Kathy McMillan

Personal information
- Full name: Catherine Laverne McMillan
- Born: November 7, 1957 (age 68) Raeford, North Carolina, U.S.

Medal record
Women's athletics
Representing the United States
Olympic Games
| Silver medal – second place | 1976 Montreal | Long jump |
Olympic Boycott Games
| Gold medal – first place | 1980 Philadelphia | Long jump |
Pan American Games
| Gold medal – first place | 1979 San Juan | Long jump |
| Gold medal – first place | 1983 Caracas | Long jump |

= Kathy McMillan =

American long jumper

Catherine "Kathy" Laverne McMillan (born November 7, 1957) is a retired American athlete, who mainly competed in the long jump.

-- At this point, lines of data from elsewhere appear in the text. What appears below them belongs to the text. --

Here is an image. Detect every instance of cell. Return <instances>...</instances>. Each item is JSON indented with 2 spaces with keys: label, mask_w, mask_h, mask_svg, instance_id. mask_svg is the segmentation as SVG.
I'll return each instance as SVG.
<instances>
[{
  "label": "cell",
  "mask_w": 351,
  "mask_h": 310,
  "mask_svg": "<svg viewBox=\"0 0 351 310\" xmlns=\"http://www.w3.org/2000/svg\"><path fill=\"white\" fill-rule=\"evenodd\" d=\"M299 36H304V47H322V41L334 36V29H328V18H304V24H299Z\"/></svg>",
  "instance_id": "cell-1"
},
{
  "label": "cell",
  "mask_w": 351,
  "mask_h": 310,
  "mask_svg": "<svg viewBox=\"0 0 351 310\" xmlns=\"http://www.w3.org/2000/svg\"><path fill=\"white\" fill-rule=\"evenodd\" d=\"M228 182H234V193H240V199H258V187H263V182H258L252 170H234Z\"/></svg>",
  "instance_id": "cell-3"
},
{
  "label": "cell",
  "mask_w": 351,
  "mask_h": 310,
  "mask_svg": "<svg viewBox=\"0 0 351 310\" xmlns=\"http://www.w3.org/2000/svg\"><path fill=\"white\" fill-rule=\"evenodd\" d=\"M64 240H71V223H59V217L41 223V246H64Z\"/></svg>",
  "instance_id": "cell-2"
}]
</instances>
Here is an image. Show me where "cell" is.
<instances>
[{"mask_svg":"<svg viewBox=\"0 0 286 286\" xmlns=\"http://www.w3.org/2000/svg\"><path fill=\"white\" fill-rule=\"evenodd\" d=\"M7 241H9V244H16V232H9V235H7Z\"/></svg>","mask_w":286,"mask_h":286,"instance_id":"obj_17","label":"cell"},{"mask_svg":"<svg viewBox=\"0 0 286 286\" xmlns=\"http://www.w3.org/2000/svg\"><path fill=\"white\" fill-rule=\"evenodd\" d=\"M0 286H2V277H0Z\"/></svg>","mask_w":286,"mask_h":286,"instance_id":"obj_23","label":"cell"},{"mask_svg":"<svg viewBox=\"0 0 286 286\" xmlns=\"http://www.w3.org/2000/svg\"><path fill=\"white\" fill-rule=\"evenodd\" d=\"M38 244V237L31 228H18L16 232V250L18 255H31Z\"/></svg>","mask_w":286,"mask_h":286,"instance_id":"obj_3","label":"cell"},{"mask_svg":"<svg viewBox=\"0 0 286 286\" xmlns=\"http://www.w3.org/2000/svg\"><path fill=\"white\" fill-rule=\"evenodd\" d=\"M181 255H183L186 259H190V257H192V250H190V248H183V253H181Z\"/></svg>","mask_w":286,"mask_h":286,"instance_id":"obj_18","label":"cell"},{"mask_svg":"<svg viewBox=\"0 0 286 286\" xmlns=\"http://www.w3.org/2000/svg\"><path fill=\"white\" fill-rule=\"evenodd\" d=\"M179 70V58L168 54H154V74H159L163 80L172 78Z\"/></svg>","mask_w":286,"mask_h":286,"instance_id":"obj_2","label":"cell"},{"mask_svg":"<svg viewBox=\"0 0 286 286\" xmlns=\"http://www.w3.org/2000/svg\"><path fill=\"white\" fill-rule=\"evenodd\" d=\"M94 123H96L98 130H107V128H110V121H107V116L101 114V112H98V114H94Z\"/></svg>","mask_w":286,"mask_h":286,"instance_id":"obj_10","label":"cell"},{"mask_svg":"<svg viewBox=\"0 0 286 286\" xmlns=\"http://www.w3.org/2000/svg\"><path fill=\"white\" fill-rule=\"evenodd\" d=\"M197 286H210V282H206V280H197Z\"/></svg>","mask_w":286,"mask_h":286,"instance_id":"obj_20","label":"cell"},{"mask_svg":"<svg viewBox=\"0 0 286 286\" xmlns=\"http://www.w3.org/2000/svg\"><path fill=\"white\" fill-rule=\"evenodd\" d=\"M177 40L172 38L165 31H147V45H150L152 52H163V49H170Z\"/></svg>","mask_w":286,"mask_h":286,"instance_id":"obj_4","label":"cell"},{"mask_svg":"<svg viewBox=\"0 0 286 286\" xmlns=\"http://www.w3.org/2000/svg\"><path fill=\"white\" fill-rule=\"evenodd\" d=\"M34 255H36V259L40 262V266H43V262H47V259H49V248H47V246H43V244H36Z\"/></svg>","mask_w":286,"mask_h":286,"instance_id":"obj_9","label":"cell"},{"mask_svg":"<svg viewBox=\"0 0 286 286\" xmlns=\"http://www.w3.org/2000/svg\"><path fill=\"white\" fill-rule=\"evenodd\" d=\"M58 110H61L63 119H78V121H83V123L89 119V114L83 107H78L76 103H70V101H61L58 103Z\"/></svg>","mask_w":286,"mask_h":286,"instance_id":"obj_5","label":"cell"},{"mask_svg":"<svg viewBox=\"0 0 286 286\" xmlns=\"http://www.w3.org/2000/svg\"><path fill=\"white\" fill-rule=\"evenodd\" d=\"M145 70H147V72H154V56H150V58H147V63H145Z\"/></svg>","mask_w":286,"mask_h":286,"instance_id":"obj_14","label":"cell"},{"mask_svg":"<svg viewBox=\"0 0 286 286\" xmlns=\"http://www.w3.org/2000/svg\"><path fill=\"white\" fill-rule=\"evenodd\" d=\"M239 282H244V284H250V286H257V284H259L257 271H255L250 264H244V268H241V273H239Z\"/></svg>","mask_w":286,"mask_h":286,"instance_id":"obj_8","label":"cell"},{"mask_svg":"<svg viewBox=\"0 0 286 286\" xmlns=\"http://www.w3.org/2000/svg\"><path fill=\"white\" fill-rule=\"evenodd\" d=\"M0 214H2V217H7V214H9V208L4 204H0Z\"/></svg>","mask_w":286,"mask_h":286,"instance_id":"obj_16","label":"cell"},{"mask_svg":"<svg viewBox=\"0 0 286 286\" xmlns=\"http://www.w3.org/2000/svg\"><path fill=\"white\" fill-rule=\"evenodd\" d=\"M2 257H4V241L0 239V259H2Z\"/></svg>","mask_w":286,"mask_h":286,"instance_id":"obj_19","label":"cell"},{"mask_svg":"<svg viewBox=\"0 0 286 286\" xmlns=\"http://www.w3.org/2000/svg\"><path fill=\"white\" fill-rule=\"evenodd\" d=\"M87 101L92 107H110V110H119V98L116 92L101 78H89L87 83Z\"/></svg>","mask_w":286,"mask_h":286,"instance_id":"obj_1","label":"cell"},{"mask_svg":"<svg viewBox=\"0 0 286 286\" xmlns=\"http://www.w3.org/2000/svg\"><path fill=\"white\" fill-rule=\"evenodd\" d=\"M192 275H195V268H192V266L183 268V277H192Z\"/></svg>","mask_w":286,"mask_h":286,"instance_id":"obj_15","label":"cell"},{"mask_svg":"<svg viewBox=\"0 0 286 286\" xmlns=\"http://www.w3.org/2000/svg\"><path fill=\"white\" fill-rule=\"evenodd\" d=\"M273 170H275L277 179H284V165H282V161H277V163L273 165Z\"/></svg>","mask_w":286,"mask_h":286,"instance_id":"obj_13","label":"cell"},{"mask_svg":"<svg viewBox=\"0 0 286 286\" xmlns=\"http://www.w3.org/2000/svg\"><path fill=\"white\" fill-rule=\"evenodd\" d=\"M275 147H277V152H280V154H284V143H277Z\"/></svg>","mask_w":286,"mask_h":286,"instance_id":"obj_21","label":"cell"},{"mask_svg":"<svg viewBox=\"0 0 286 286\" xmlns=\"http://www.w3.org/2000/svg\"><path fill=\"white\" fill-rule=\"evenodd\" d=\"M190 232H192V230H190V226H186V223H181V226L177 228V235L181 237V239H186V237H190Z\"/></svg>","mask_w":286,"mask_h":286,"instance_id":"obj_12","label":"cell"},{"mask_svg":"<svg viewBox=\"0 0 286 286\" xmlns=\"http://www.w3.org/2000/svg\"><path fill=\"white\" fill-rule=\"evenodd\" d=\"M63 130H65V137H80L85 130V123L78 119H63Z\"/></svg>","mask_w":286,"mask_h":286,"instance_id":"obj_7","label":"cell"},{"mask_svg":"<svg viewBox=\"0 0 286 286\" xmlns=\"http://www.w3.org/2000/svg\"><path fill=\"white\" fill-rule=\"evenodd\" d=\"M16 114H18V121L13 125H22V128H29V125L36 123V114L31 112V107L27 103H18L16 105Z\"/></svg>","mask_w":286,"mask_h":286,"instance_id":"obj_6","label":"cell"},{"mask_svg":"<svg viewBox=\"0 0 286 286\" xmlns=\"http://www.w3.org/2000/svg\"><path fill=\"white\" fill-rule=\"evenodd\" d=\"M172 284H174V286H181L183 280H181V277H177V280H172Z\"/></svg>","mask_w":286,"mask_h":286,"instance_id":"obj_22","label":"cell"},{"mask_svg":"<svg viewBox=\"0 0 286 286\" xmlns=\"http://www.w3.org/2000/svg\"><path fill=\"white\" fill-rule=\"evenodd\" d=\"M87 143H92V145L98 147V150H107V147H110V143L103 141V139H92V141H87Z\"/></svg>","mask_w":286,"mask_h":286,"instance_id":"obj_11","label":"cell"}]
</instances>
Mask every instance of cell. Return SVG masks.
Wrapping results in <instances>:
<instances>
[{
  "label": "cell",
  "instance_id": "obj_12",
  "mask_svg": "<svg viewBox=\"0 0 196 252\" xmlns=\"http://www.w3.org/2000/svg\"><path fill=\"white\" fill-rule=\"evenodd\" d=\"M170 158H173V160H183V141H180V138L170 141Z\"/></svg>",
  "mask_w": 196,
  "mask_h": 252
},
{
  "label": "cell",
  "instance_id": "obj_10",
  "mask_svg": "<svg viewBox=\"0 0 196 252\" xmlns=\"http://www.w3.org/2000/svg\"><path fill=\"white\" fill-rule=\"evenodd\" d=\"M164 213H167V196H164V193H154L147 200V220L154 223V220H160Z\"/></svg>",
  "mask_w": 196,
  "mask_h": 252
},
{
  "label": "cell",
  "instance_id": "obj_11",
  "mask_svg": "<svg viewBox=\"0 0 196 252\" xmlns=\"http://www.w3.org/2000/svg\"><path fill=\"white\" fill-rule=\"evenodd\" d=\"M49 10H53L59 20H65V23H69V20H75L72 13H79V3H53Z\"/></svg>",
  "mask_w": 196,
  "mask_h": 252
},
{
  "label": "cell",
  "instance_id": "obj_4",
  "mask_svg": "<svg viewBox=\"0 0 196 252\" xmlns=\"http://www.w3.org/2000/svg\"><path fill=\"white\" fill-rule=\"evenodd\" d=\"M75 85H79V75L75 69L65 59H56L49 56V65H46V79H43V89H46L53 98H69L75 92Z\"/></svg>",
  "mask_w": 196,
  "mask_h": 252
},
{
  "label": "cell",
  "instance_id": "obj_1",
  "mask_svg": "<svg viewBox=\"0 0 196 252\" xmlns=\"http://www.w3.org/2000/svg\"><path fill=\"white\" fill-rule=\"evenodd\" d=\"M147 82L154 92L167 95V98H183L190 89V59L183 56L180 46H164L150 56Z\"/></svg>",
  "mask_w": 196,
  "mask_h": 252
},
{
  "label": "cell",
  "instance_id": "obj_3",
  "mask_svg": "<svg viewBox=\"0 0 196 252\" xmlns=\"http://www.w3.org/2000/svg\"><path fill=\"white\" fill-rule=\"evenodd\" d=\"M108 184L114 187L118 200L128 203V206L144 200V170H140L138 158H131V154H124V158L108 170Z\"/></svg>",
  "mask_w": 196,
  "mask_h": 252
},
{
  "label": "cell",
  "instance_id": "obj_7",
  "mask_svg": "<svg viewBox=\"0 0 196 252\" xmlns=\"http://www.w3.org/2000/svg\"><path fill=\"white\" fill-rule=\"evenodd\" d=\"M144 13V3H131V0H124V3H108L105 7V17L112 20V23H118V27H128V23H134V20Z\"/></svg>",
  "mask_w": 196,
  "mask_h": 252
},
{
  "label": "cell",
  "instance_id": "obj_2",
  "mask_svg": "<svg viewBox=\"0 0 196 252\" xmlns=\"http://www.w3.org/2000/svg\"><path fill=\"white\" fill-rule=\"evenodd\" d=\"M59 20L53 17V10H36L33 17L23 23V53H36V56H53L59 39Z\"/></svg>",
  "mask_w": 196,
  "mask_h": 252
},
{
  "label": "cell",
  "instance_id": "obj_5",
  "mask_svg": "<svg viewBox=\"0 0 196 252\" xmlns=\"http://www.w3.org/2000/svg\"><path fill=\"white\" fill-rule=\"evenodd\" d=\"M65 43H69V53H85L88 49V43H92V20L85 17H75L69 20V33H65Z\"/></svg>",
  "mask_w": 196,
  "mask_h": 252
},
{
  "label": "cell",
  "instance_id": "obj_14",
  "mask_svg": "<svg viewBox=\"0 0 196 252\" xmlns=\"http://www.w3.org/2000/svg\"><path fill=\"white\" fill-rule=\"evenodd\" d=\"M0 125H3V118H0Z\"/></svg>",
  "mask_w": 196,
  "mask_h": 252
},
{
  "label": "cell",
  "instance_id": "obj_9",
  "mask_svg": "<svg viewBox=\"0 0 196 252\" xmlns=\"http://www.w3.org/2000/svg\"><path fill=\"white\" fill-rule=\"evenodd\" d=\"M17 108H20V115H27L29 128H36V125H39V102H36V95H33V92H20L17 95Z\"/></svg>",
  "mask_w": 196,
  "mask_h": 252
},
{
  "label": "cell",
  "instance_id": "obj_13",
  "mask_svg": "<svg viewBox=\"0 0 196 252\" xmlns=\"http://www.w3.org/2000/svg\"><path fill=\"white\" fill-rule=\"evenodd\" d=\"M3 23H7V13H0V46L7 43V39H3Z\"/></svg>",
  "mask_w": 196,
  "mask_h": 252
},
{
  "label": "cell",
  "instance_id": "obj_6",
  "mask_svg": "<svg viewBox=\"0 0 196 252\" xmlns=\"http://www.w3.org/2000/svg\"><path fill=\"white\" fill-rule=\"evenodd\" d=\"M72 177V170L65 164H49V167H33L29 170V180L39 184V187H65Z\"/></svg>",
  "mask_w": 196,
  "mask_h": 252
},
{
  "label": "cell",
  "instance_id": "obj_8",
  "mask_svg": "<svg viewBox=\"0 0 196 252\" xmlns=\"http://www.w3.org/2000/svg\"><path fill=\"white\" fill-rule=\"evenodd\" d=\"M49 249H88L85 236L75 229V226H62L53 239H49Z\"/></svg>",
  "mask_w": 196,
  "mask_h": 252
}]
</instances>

McMillan was born in Raeford, North Carolina. She competed for the United States at the 1976 Summer Olympics held in Montreal, Canada, where she won the silver medal in the Women's Long Jump event as an 18-year-old. She attended Tennessee State University.

While competing for Hoke County High School, in Raeford, North Carolina she set the still standing NFHS National High School Record in the Long Jump of 22 ft 3 in while participating in the Jack in the Box Invitational at UCLA on June 12, 1976. She was a four-time NCHSAA state champion in the long jump, and also won multiple state titles in both the 100 and 220 yard dash.

McMillan qualified for the 1980 US Olympic team in the long jump, but was unable to compete due to the 1980 Summer Olympics boycott. She did however receive one of 461 Congressional Gold Medals created especially for the spurned athletes.

In 2021 she was elected into the National Track and Field Hall of Fame.